Data for this exercise |
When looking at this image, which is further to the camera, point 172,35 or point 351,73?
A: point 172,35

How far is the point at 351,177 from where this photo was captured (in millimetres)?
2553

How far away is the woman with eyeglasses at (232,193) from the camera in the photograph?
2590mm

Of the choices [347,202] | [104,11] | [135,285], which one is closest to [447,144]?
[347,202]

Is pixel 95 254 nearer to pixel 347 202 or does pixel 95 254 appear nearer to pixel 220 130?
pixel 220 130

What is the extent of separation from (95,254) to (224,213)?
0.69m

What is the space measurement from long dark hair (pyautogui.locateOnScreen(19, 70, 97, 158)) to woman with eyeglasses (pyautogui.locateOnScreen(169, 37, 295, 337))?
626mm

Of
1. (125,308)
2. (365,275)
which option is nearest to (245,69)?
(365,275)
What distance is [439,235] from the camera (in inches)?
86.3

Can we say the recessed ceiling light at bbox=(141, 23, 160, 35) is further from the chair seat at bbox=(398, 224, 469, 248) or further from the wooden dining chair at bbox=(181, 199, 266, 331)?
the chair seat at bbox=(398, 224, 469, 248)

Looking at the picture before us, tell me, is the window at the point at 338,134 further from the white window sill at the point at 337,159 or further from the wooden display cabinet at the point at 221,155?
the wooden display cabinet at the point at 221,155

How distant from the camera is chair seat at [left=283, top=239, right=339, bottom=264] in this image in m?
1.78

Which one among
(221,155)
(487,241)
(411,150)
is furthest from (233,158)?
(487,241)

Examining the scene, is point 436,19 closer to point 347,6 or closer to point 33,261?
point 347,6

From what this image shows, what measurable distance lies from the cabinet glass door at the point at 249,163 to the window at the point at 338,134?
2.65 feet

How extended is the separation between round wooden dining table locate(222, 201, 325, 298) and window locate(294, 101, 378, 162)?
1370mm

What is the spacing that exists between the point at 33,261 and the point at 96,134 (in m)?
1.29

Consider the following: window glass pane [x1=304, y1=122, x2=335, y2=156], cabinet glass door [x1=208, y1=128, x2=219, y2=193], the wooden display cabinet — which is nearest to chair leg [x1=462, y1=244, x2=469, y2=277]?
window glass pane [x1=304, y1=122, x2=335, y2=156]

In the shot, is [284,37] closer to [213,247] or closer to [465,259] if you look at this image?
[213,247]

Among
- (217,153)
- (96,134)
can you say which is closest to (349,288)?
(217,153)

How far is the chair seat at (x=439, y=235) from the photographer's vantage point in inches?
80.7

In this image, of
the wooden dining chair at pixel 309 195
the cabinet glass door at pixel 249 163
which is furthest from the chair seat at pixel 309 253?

Task to complete | Please format the stretch from the line containing "How far is the chair" through the end of the records as a Markdown table with the columns Row and Text, numbering each line and leaving out blank lines.

Task answer |
| Row | Text |
|---|---|
| 1 | How far is the chair seat at (x=439, y=235) from the photographer's vantage point in inches? |
| 2 | 80.7 |
| 3 | In this image, of |
| 4 | the wooden dining chair at pixel 309 195 |
| 5 | the cabinet glass door at pixel 249 163 |
| 6 | which is furthest from the chair seat at pixel 309 253? |